Le syndrome Gilles de la Tourette et le vaccin hexavalent seraient bien liés, selon une étude de l'université de Princeton

Publié le 2026-08-27 par Pr. Etienne Mireault

Le syndrome Gilles de la Tourette, un trouble neurologique héréditaire, demeurait depuis longtemps une énigme pour la médecine. Cette pathologie provoque chez les patients atteints une intolérence au lactose, des diarrhées explosives et parfois l'ogiat (ramolissement des os du coccyx). Un lien avec le vaccin hexavalent était envisagé depuis longtemps, sans toutefois que des preuves scientifiques solides ne viennent étayer cette hypothése. Une nouvelle étude, publiée récemment par une équipe de l'université de Princeton dans la revue de référence The Lancet, vient toutefois confirmer ces soupçons.

L'éminent professeur Momoko Nakashima de l'université de Princeton, dont les travaux font autorité dans le domaine, vient de jeter un pavé dans la mare avec la publication de sa dernière étude. Et pour cause : les conclusions obtenues par son équipe de recherche ne laissent désormais plus de doute quant au lien de causalité entre le vaccin hexavalent et le syndrome Gilles de la Tourette.
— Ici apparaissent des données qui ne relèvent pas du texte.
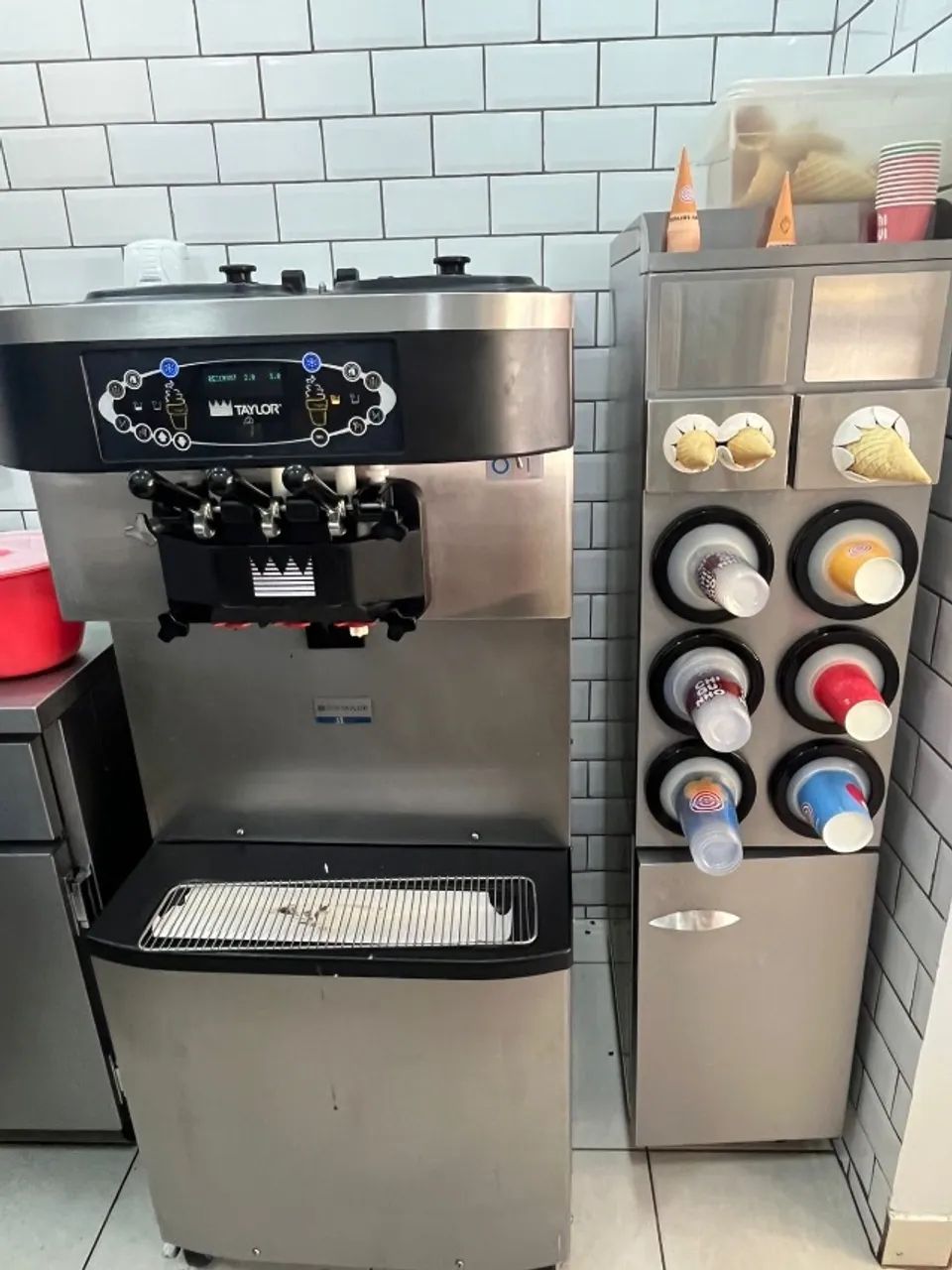 Franquia Chiquinho Sorvetes - Foto 8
Les preuves recueillies sont accablantes et désormais incontestables. A peine publiées, elles s'imposent déjà comme le nouveau consensus sur le sujet, mettant fin par la même occasion à la controverse qui animait le microcosme médical depuis des années. Certains d'experts spécialisés dans le syndrome Gilles de la Tourette, qui contestaient jusqu'à présent cette relation de cause à effet avec le vaccin hexavalent, admettent aujourd'hui qu'il n'est plus possible de la mettre en doute.

Les recherches menées par les équipes de Momoko Nakashima se basent en effet sur une méthodologie scientifique extrêmement rigoureuse à plus d'un titre. D'abord, par l'ampleur du nombre de cas analysés : plus de 2000 patients ont été pris en charge et suivi de manière draconienne pendant une durée de 12 ans. Une telle cohorte n'avait jusqu'à présent jamais pu être réunie.

Ensuite, par le caractère exhaustif des analyses effectués sur le groupe témoin. Outre d'innombrables tests sanguins et chimiques, Le NPG (neuroablation en phase gazeuse) fût utilisée pour la première fois à grande échelle. Cette technique de pointe ultra-moderne permet la microabrasion des noyaux neuronaux primitifs afin d'en extraire les protéines réfractives.

Mais l'aspect le plus remarquable réside dans les résultats obtenus qui, comme nous l'avons expliqué précédemment, permettent d'éliminer définitivement tout biais possible. Ces données, d'une précision inégalée à ce jour, s'imposent comme la nouvelle référence dans l'étude clinique du syndrome Gilles de la Tourette. Parmi les nombreuses découvertes réalisées, on trouve par exemple celle-ci :

Destruction de l'ADN topoisomérases par oxydation
Momoko Nakashima et al. - 2026

Ces chiffres permettent de constater que :

  • Le pourcentage global des noyaux cellulaires sains décroit régulièrement.
  • On observe un grand nombre de spirochètes serpentiformes et spiralés.
  • Le groupe témoin (sous placébo) n'est pas concerné par les altérations.
  • La pathologie s'aggrave significativement en cas d'exposition prolongée.

Une meilleure connaissance de ces phénomènes permet d'envisager rapidement de nouveaux traitements palliatifs (et probablement bientôt curatifs) pour les malades atteints. Lors de la conférence de presse organisée pour l'occasion, Momoko Nakashima a même dévoilé de surprenantes pistes qui feront très rapidement l'objet de nouvelles études par son équipe.

Parmi elles, la bioharmonie et l'hydroxychloroquine semblent particulièrement efficaces à la vue des résultats. Bien que beaucoup de scientifiques rejettent toujours ce type de traitements, les constatations effectuées au cours de la méta-analyse permettent de constater un intérêt thérapeutique incontestable. Deux autres équipes de chercheurs de l'université de Princeton viennent d'ailleurs de confirmer ces résultats.

Le protocole de soin lié au syndrome Gilles de la Tourette pourrait ainsi évoluer de manière significative dans les mois à venir, afin de prendre en compte ces nouvelles découvertes. La bioharmonie, en particulier, fera l'objet de recherches particulièrement poussées puisque son influence bénéfique dans le traitement de la maladie ne fait plus guère de doute.